### What needs to be done
From the post on Israelis' disappointment below, write out everything from "Back in mid-March, I" down to "cared about it.", substituting "true believers" for "idealists".

### Supplied text
Israelis disappointed with non-ideological government

This morning's Washington Post has a lengthy article that discusses Israelis' disappointment with the current government. While the article is correct that Israelis are disappointed in the 'new generation' of leaders, it missed the point: the disappointment arises from the lack of ideology in the new government - something which was obvious before the election to anyone who looked at its 'platform' - which has led the government to try to take short cuts and to use simple solutions where they simply won't work.

Back in mid-March, I blogged an article by Caroline Glick called The End of Idealism. In my introduction to that article, I noted the following:
We made aliya in 1991. When we came to Israel, this was a country of idealists. Right or left, religious or anti-religious (because there didn't seem to be any such thing then as 'non-religious'), Israel was a country where everyone cared passionately about everything, everyone had an opinion about everything and any issue you raised could be argued back and forth for hours by people who really cared about it.

Sometime in the mid-90's that all changed. Suddenly, with the arrival of the 'Oslo accords,' it seemed that what many people wanted most was to be a 'normal' country. To be 'like all the other nations.' To be able to go into shopping malls and movie theaters without having your bags checked. To go on vacation without having to re-arrange reserve duty. To come and go as we pleased. To pay a (semi) normal tax rate. Some people warned that being a Jewish state in a sea of Arabs, we could never be a 'normal' country. But those people were dismissed as ideologues - mostly of the right. Then-Prime Minister Yitzchak Rabin dismissed them as 'propellors.'

With the onset of the Arab terror war against Israel, the failure of Camp David and Ehud Barak's subsequent pre-election attempt to give away the country in late 2000 and early 2001, with the realization that the Arabs really would not let us be a 'normal country,' many of us thought that the anti-idealism was gone and that people would go back to caring passionately about things. And in fact, one still sees that at the right and - l'havdil - the left fringes of the electorate.

But in this election, despite their decline in the polls, Kadima Achora continues to lead. It leads despite not having any ideology. It is all things to all people. No one knows what it stands for other than being 'normal,' being tired of fighting and being ready to surrender. No negotiating partner? Kadima - withdraw unilaterally. No economic plan? Kadima - we'll decide that later. Make the country more religious or less religious? Kadima - let's see who's in the coalition and then we'll decide.

How has Israel come to this? How have we reached a situation where the party that is leading in all the polls (assuming that the polls can be believed) is a party that stands for nothing? A party that is a shell into which each person inserts whatever content they deem desirable?

### Information given
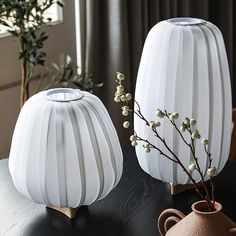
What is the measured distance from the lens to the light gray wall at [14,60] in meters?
2.16

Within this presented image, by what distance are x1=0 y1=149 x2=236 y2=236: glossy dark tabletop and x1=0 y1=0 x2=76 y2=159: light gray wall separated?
31.5 inches

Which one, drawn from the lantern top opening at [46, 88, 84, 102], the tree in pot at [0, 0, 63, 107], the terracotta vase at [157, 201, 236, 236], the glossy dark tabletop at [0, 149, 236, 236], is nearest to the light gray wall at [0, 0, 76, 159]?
the tree in pot at [0, 0, 63, 107]

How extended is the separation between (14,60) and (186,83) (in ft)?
3.62

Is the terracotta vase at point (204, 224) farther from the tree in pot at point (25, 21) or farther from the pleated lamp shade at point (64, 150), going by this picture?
the tree in pot at point (25, 21)

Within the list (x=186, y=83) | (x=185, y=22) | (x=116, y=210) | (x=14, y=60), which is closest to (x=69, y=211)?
(x=116, y=210)

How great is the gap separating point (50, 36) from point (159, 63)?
111 cm

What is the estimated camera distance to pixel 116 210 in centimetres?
128

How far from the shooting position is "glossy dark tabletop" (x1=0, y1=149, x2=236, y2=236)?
1.21m

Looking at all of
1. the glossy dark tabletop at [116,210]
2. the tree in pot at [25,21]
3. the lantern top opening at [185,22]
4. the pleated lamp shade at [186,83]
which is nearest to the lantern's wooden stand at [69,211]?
the glossy dark tabletop at [116,210]

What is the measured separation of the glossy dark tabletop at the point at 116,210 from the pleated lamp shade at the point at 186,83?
95 millimetres

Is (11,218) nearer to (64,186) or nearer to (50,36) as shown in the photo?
(64,186)

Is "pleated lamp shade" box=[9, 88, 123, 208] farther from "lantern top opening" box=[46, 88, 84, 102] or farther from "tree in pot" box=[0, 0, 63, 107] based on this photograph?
"tree in pot" box=[0, 0, 63, 107]

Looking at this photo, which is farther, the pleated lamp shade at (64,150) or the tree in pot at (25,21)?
the tree in pot at (25,21)

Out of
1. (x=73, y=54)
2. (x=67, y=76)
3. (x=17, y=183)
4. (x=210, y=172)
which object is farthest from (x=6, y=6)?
(x=210, y=172)
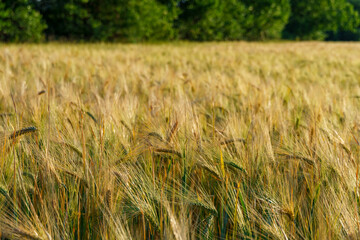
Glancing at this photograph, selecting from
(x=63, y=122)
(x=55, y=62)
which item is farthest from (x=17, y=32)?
(x=63, y=122)

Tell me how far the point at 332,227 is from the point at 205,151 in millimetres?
404

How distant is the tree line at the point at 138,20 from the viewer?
416 inches

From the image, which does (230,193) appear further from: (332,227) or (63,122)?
(63,122)

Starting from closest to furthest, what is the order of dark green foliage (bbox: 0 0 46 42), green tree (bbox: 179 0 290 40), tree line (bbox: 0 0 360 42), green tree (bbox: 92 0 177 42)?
dark green foliage (bbox: 0 0 46 42) → tree line (bbox: 0 0 360 42) → green tree (bbox: 92 0 177 42) → green tree (bbox: 179 0 290 40)

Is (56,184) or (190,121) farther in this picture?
(190,121)

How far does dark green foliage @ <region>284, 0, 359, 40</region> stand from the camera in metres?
27.9

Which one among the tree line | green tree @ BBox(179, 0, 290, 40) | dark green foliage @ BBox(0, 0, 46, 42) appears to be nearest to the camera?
dark green foliage @ BBox(0, 0, 46, 42)

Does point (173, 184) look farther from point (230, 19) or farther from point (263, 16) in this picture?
point (263, 16)

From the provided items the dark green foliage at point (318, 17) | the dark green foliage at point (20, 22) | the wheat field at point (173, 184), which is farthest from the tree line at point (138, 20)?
the wheat field at point (173, 184)

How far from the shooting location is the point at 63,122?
4.18 ft

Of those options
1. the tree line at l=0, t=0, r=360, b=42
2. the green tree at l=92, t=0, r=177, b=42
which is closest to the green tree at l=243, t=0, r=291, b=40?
the tree line at l=0, t=0, r=360, b=42

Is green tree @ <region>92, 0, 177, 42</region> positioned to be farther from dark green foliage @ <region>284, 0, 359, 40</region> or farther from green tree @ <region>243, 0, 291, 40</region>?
dark green foliage @ <region>284, 0, 359, 40</region>

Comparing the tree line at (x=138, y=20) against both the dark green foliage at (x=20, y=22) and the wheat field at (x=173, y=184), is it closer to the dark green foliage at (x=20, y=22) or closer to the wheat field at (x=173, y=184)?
the dark green foliage at (x=20, y=22)

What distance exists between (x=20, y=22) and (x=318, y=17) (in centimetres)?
2485
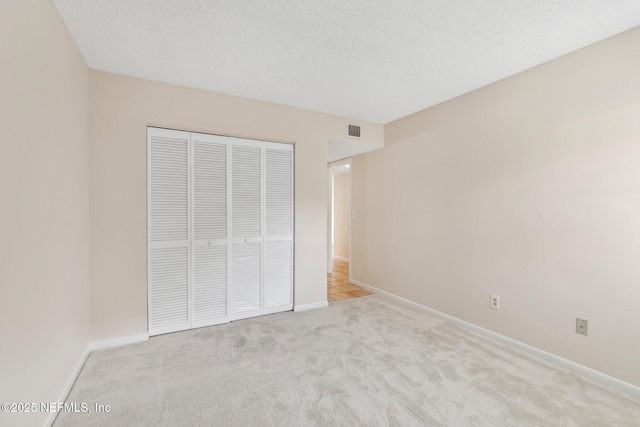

### Solution
Back in mid-March, I blogged an article by Caroline Glick called The End of Idealism. In my introduction to that article, I noted the following:
We made aliya in 1991. When we came to Israel, this was a country of true believers. Right or left, religious or anti-religious (because there didn't seem to be any such thing then as 'non-religious'), Israel was a country where everyone cared passionately about everything, everyone had an opinion about everything and any issue you raised could be argued back and forth for hours by people who really cared about it.